Spatial data with accompanying pictures:
-- Begin --

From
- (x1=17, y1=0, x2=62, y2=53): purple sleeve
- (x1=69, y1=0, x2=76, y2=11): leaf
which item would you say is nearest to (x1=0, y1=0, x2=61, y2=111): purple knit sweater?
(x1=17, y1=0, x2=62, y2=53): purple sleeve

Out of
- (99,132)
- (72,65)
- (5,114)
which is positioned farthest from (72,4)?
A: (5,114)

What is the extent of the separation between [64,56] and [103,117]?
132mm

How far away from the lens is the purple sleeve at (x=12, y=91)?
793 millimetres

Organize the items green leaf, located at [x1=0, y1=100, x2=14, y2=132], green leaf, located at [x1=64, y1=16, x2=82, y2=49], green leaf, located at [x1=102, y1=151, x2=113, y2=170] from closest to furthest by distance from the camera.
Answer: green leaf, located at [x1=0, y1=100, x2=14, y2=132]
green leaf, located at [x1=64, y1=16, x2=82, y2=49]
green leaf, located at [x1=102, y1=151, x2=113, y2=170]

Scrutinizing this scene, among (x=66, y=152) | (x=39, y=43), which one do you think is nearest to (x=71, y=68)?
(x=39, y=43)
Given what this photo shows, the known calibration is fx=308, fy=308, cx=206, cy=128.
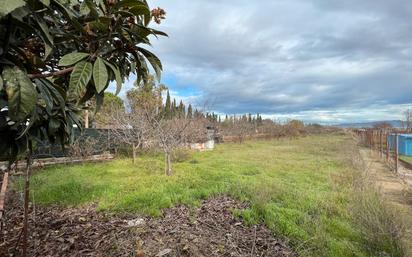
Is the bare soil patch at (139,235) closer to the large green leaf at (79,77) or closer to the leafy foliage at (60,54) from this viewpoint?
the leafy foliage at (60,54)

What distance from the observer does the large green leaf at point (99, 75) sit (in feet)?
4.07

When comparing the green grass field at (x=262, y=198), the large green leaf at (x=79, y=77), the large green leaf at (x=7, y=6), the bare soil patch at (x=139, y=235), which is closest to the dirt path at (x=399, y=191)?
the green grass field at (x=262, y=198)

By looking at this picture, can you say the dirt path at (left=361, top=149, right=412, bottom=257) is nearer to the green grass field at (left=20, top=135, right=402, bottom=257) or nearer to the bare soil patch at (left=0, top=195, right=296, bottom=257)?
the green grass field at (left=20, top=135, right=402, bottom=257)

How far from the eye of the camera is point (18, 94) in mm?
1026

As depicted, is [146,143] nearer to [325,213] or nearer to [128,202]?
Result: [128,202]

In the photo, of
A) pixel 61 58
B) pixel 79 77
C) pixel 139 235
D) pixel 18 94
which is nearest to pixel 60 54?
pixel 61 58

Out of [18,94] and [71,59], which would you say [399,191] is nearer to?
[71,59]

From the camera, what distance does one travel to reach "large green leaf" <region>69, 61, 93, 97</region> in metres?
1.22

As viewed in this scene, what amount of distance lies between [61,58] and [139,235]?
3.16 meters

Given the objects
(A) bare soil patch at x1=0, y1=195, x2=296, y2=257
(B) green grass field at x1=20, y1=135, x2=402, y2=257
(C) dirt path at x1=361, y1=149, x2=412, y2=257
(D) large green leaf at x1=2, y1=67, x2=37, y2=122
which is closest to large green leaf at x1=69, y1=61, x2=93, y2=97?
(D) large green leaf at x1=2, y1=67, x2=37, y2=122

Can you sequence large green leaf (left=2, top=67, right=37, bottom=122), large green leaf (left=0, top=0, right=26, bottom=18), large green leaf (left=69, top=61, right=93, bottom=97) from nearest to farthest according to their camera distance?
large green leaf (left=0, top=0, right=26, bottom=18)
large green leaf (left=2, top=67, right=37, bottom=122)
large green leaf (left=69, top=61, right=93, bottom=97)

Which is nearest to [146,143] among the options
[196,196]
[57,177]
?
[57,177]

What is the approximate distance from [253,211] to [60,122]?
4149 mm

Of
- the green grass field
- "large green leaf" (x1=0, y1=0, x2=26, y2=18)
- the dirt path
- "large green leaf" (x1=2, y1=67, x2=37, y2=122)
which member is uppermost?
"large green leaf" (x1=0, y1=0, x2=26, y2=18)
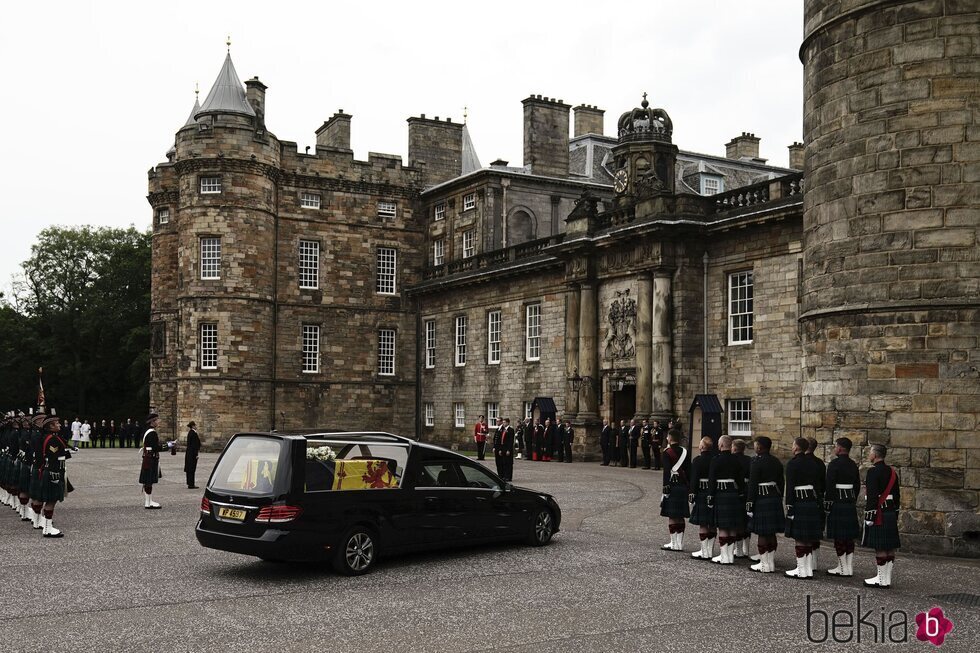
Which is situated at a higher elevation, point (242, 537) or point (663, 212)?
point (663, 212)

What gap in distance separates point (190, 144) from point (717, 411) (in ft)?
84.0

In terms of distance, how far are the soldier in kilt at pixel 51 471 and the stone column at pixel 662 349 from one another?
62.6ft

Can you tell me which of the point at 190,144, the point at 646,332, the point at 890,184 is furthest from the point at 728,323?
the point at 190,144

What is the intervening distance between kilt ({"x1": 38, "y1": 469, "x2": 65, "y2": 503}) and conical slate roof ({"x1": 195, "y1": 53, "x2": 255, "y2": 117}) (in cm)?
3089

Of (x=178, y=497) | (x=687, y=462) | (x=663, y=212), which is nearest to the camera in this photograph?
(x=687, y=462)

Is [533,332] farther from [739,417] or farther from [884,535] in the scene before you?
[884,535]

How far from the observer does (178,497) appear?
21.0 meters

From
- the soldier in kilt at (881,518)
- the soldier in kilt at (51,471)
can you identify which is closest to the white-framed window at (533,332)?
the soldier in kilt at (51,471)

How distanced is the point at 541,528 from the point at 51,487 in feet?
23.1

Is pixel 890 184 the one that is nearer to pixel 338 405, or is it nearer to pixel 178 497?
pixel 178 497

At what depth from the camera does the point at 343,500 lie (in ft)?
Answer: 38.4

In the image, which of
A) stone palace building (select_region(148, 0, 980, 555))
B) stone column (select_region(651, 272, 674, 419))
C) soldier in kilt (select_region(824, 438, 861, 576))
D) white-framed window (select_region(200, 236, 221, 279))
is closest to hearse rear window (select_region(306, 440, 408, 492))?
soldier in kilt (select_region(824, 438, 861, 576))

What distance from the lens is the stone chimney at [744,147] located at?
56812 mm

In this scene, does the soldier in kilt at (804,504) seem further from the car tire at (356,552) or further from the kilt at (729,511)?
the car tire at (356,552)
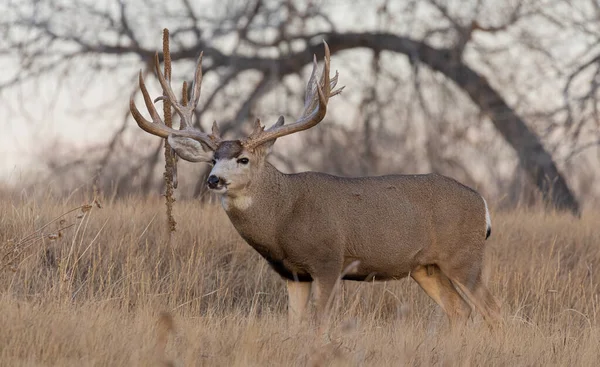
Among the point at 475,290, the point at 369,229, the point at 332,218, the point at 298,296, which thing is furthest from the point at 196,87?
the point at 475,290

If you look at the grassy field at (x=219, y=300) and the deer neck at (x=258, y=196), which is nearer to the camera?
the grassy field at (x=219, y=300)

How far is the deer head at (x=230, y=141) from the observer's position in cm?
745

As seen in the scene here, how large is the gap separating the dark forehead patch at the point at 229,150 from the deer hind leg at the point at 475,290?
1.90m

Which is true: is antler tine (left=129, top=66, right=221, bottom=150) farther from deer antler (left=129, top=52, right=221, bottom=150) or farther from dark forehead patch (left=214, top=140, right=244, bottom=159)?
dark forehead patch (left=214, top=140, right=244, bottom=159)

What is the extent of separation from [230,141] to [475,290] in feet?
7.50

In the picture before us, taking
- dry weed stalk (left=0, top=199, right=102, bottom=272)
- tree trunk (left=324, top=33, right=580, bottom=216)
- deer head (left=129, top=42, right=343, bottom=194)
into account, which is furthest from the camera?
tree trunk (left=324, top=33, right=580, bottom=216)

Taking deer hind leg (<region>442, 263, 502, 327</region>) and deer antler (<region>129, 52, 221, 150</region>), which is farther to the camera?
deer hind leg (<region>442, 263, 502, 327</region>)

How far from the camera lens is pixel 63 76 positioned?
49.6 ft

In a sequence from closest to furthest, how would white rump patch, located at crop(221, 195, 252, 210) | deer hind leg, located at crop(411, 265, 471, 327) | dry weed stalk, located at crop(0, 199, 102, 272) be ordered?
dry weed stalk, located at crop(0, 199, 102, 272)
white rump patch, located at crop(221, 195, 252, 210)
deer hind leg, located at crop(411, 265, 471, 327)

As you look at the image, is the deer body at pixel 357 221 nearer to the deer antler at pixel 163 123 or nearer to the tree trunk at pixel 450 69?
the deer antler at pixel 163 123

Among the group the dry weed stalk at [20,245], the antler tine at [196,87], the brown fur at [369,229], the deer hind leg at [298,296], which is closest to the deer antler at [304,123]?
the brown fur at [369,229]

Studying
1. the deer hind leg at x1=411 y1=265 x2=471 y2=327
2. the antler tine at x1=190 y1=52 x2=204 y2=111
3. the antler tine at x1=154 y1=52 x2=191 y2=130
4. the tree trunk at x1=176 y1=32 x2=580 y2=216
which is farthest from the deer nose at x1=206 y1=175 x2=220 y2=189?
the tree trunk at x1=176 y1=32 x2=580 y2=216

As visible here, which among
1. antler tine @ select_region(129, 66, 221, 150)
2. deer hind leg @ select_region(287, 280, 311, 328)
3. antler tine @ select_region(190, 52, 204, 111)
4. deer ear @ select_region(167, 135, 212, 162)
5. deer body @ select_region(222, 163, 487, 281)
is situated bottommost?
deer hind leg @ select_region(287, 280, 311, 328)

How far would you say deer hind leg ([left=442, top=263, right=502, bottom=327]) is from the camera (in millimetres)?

-- End --

§ **Given instruction**:
Quote verbatim every line from the one containing "As visible here, which among" through the last line of the data above.

§ **Reply to the task**:
As visible here, which among
1. antler tine @ select_region(129, 66, 221, 150)
2. deer hind leg @ select_region(287, 280, 311, 328)
3. antler tine @ select_region(190, 52, 204, 111)
4. deer ear @ select_region(167, 135, 212, 162)
5. deer body @ select_region(222, 163, 487, 281)
is situated bottommost?
deer hind leg @ select_region(287, 280, 311, 328)

How far would you say deer hind leg ([left=442, top=263, right=502, bottom=327]) is from the camera (in millimetres)?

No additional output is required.